(Task to complete)
Copy the listing below word for word, omitting the pictures.

## START Given information

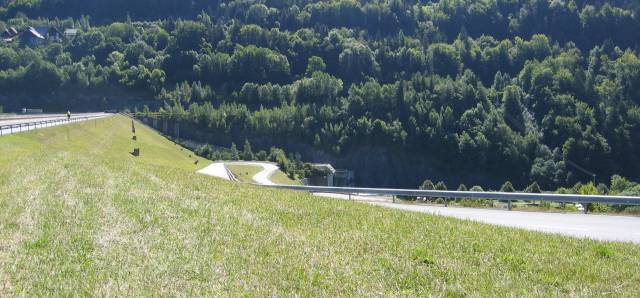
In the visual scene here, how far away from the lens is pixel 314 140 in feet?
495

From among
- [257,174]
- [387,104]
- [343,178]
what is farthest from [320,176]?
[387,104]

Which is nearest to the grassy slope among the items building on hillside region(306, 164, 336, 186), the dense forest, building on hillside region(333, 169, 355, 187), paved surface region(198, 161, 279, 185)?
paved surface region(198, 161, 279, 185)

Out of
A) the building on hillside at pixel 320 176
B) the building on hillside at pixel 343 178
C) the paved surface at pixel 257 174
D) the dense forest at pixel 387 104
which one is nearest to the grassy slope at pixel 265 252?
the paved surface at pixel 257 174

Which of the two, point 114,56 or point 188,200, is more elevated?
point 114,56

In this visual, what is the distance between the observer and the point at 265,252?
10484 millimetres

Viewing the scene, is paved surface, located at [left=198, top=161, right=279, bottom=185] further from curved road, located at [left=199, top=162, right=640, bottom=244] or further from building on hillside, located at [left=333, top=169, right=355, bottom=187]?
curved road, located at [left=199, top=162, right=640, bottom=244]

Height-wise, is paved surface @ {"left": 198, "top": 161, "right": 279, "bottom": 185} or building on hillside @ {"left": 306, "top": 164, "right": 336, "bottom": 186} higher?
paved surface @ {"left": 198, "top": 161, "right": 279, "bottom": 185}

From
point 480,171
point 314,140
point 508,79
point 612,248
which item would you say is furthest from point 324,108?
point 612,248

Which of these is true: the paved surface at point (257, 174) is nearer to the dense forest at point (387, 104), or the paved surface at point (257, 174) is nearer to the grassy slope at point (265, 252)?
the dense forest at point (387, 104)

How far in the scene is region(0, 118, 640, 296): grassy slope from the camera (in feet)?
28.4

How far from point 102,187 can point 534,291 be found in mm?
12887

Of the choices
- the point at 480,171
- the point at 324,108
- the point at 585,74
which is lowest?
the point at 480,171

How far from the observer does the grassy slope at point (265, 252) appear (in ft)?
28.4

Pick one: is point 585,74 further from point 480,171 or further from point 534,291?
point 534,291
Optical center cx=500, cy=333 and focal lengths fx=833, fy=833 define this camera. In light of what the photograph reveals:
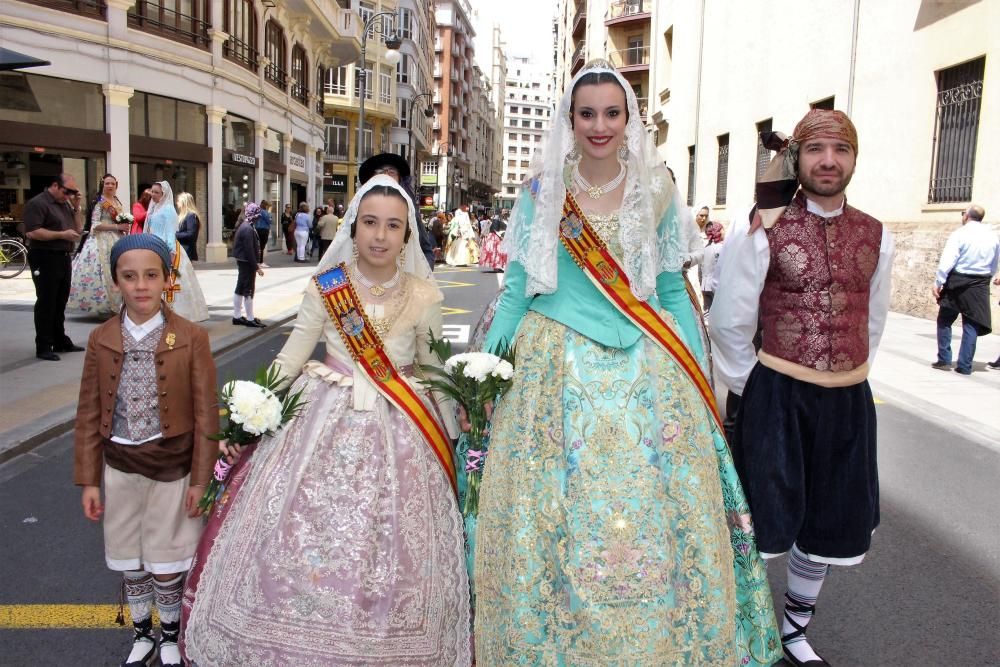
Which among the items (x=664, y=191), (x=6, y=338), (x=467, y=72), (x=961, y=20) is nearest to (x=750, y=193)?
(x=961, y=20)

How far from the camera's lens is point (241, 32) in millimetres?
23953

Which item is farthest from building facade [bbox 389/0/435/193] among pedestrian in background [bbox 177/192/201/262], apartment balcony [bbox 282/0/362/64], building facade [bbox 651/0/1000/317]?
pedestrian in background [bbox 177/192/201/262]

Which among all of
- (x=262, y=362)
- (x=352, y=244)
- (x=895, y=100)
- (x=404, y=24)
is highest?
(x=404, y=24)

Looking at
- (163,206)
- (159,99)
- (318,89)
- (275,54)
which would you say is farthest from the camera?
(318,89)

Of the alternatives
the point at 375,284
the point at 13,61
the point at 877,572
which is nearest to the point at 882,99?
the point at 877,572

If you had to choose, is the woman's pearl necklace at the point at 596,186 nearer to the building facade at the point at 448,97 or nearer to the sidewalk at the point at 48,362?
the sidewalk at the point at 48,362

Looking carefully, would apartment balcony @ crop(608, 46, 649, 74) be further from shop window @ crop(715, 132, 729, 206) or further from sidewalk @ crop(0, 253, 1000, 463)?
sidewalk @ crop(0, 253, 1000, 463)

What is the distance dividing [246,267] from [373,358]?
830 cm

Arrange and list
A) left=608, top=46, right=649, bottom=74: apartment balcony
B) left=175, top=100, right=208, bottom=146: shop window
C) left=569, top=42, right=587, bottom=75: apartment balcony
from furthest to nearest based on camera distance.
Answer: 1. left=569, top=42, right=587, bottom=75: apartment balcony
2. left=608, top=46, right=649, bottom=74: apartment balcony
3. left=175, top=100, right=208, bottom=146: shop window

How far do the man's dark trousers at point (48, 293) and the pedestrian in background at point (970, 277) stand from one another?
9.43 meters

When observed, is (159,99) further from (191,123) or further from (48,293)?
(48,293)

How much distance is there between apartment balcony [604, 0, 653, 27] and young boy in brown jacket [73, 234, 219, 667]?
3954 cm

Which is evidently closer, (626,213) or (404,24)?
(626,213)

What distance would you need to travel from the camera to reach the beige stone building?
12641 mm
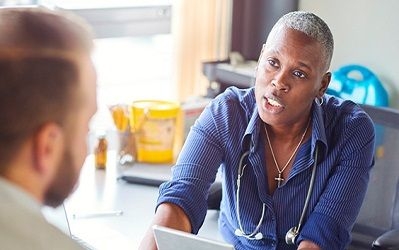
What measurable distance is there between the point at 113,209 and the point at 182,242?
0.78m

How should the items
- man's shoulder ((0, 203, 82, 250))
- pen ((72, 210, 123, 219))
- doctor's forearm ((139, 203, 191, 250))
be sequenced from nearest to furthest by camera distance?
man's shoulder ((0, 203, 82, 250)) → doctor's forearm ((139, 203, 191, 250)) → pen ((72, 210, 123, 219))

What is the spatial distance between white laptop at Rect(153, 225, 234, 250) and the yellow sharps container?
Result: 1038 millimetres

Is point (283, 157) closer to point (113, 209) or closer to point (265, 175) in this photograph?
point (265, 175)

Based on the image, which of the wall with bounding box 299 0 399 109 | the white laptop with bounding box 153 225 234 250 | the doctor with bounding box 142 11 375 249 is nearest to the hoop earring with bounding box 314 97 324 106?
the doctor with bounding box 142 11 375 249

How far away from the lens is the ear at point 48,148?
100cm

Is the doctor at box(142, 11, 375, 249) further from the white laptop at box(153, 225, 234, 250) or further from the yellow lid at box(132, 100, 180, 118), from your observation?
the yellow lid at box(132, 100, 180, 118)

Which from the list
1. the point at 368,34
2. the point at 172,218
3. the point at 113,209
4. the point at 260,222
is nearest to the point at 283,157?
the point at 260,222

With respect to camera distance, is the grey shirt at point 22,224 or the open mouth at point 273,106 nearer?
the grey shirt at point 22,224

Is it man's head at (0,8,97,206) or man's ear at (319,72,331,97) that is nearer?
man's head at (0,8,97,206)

## END Given information

(Full output)
In the visual scene here, how far away from the lens is pixel 314 140 in feet?
495

From among
- [257,174]
- [387,104]
- [343,178]
what is farthest from [320,176]?
[387,104]

Which is nearest to the grassy slope among the items building on hillside region(306, 164, 336, 186), the dense forest, building on hillside region(333, 169, 355, 187), paved surface region(198, 161, 279, 185)?
paved surface region(198, 161, 279, 185)

Out of
A) the building on hillside at pixel 320 176
B) the building on hillside at pixel 343 178
C) the paved surface at pixel 257 174
D) the dense forest at pixel 387 104
which one is nearest to the grassy slope at pixel 265 252?
the paved surface at pixel 257 174

Which of the two, point 114,56 or point 188,200, is more elevated?
point 114,56

In this visual, what is the distance between the observer and the point at 265,252?
10484 millimetres

Viewing the scene, is paved surface, located at [left=198, top=161, right=279, bottom=185] further from curved road, located at [left=199, top=162, right=640, bottom=244] or further from building on hillside, located at [left=333, top=169, right=355, bottom=187]?
curved road, located at [left=199, top=162, right=640, bottom=244]

Height-wise, is paved surface @ {"left": 198, "top": 161, "right": 279, "bottom": 185} or building on hillside @ {"left": 306, "top": 164, "right": 336, "bottom": 186} higher?
paved surface @ {"left": 198, "top": 161, "right": 279, "bottom": 185}

From
point 480,171
point 314,140
point 508,79
point 612,248
which item would you say is furthest from point 324,108?
point 612,248

Which of these is true: the paved surface at point (257, 174) is nearer to the dense forest at point (387, 104), or the paved surface at point (257, 174) is nearer to the grassy slope at point (265, 252)?
the dense forest at point (387, 104)

How far in the scene is region(0, 118, 640, 296): grassy slope from the camera (in feet)?
28.4

How far from point 102,187 can point 534,291 be found in mm?
12887

Of the choices
- the point at 480,171
- the point at 324,108
- the point at 585,74
which is lowest?
the point at 480,171

How far from the observer does the grassy slope at point (265, 252) appear (in ft)?
28.4

Pick one: is point 585,74 further from point 480,171 or further from point 534,291?
point 534,291
Optical center cx=500, cy=333 and focal lengths fx=833, fy=833 define this camera. In light of what the photograph reveals:
Which among the items (x=664, y=191), (x=6, y=338), (x=467, y=72), (x=961, y=20) is nearest to (x=750, y=193)?
(x=961, y=20)

How far from the camera's lens is point (241, 32) in millimetres?
23953

Which item is farthest from building facade [bbox 389/0/435/193] among pedestrian in background [bbox 177/192/201/262], apartment balcony [bbox 282/0/362/64], building facade [bbox 651/0/1000/317]?
pedestrian in background [bbox 177/192/201/262]

Which among all of
- (x=262, y=362)
- (x=352, y=244)
- (x=895, y=100)
- (x=404, y=24)
is highest?
(x=404, y=24)

Looking at
- (163,206)
- (159,99)
- (318,89)
- (275,54)
which would you say is farthest from the camera?
(318,89)

Of the alternatives
the point at 375,284
the point at 13,61
the point at 877,572
which is nearest to the point at 882,99?
the point at 877,572

If you had to choose, is the woman's pearl necklace at the point at 596,186 nearer to the building facade at the point at 448,97 or nearer to the sidewalk at the point at 48,362?
the sidewalk at the point at 48,362

Looking carefully, would apartment balcony @ crop(608, 46, 649, 74) be further from shop window @ crop(715, 132, 729, 206) or further from sidewalk @ crop(0, 253, 1000, 463)?
sidewalk @ crop(0, 253, 1000, 463)

What is the distance dividing [246,267] from [373,358]?
830 cm

Arrange and list
A) left=608, top=46, right=649, bottom=74: apartment balcony
B) left=175, top=100, right=208, bottom=146: shop window
C) left=569, top=42, right=587, bottom=75: apartment balcony
from furthest to nearest based on camera distance.
Answer: 1. left=569, top=42, right=587, bottom=75: apartment balcony
2. left=608, top=46, right=649, bottom=74: apartment balcony
3. left=175, top=100, right=208, bottom=146: shop window

How far do the man's dark trousers at point (48, 293) and the pedestrian in background at point (970, 277) stand from one another?
9.43 meters

When observed, is (159,99) further from (191,123) or further from (48,293)?
(48,293)

How much distance is there between apartment balcony [604, 0, 653, 27] and young boy in brown jacket [73, 234, 219, 667]?
3954 cm

Which is evidently closer, (626,213) or (404,24)?
(626,213)

What distance would you need to travel from the camera to reach the beige stone building?
12641 mm
What measurable distance is there between the point at 113,209 and the point at 182,242?
0.78m

How should the items
- man's shoulder ((0, 203, 82, 250))
- pen ((72, 210, 123, 219))
- doctor's forearm ((139, 203, 191, 250))
be sequenced from nearest to furthest by camera distance?
man's shoulder ((0, 203, 82, 250)) → doctor's forearm ((139, 203, 191, 250)) → pen ((72, 210, 123, 219))

What is the spatial distance between white laptop at Rect(153, 225, 234, 250) and the yellow sharps container?
Result: 1038 millimetres

Is point (283, 157) closer to point (113, 209) or closer to point (265, 175) in this photograph?
point (265, 175)

Based on the image, which of the wall with bounding box 299 0 399 109 | the white laptop with bounding box 153 225 234 250 | the doctor with bounding box 142 11 375 249 is nearest to the hoop earring with bounding box 314 97 324 106?
the doctor with bounding box 142 11 375 249

How far away from the lens is the ear at point 48,148?
100cm

Is the doctor at box(142, 11, 375, 249) further from the white laptop at box(153, 225, 234, 250) or further from the yellow lid at box(132, 100, 180, 118), from your observation?
the yellow lid at box(132, 100, 180, 118)

Which from the list
1. the point at 368,34
2. the point at 172,218
3. the point at 113,209
4. the point at 260,222
is nearest to the point at 283,157?
the point at 260,222

With respect to camera distance, is the grey shirt at point 22,224 or the open mouth at point 273,106 nearer?
the grey shirt at point 22,224

Is it man's head at (0,8,97,206) or man's ear at (319,72,331,97) that is nearer?
man's head at (0,8,97,206)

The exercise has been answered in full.